** TRECHO DO TEXTO **
####################
Instagram compartilhou meus dados com +3.000 anunciantes desde 2018
Apesar de gostar de nozes, nunca tentei comprar nenhum tipo dessas oleaginosas online. Mas o Instagram achou que eu encaixo no perfil e decidiu compartilhar meus dados para uma loja de castanhas.
A rede social também compartilhou meus dados com o perfil do ministro da Saúde (e ex-candidato ao governo de São Paulo), Alexandre Padilha (PT) e mais de 3.000 outros anunciantes, em pelo menos 17 categorias de anúncios.
Os dados foram obtidos via exportação oficial de dados do Instagram e analisados pelo aplicativo (gratuito) Instagram Data Visualizer, parte do meu projeto independente Journalism Relay.
Segundo a página de política de dados do Instagram, "os dados nos permitem oferecer uma experiência personalizada para diferentes pessoas, além de aprender coisas novas e melhorar nosso serviço."
####################
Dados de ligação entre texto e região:
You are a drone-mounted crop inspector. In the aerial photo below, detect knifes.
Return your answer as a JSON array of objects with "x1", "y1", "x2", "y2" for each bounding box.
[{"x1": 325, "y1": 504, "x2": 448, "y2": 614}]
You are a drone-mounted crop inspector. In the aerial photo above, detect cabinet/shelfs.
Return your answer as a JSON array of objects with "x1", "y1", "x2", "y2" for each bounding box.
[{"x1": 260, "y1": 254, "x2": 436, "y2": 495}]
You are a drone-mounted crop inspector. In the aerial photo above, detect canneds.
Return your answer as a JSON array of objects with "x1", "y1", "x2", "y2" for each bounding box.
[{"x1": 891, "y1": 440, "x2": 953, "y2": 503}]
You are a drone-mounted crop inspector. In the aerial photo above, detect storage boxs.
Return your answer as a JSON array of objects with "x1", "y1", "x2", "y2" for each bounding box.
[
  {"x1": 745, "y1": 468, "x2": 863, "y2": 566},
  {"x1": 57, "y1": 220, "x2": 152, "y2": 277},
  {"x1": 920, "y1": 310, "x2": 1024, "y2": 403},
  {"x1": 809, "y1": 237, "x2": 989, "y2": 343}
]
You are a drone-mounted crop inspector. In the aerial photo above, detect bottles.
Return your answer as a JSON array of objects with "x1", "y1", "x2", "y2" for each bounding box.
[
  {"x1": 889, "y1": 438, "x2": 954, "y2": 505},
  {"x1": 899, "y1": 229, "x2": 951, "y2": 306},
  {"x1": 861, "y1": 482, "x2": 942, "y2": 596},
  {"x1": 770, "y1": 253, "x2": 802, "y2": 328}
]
####################
** SEU OBJETIVO **
Redigite por completo o texto sobre os dados compartilhados pelo Instagram, sem mudar nada.

** RESPOSTA **
Instagram compartilhou meus dados com +3.000 anunciantes desde 2018
Apesar de gostar de nozes, nunca tentei comprar nenhum tipo dessas oleaginosas online. Mas o Instagram achou que eu encaixo no perfil e decidiu compartilhar meus dados para uma loja de castanhas.
A rede social também compartilhou meus dados com o perfil do ministro da Saúde (e ex-candidato ao governo de São Paulo), Alexandre Padilha (PT) e mais de 3.000 outros anunciantes, em pelo menos 17 categorias de anúncios.
Os dados foram obtidos via exportação oficial de dados do Instagram e analisados pelo aplicativo (gratuito) Instagram Data Visualizer, parte do meu projeto independente Journalism Relay.
Segundo a página de política de dados do Instagram, "os dados nos permitem oferecer uma experiência personalizada para diferentes pessoas, além de aprender coisas novas e melhorar nosso serviço."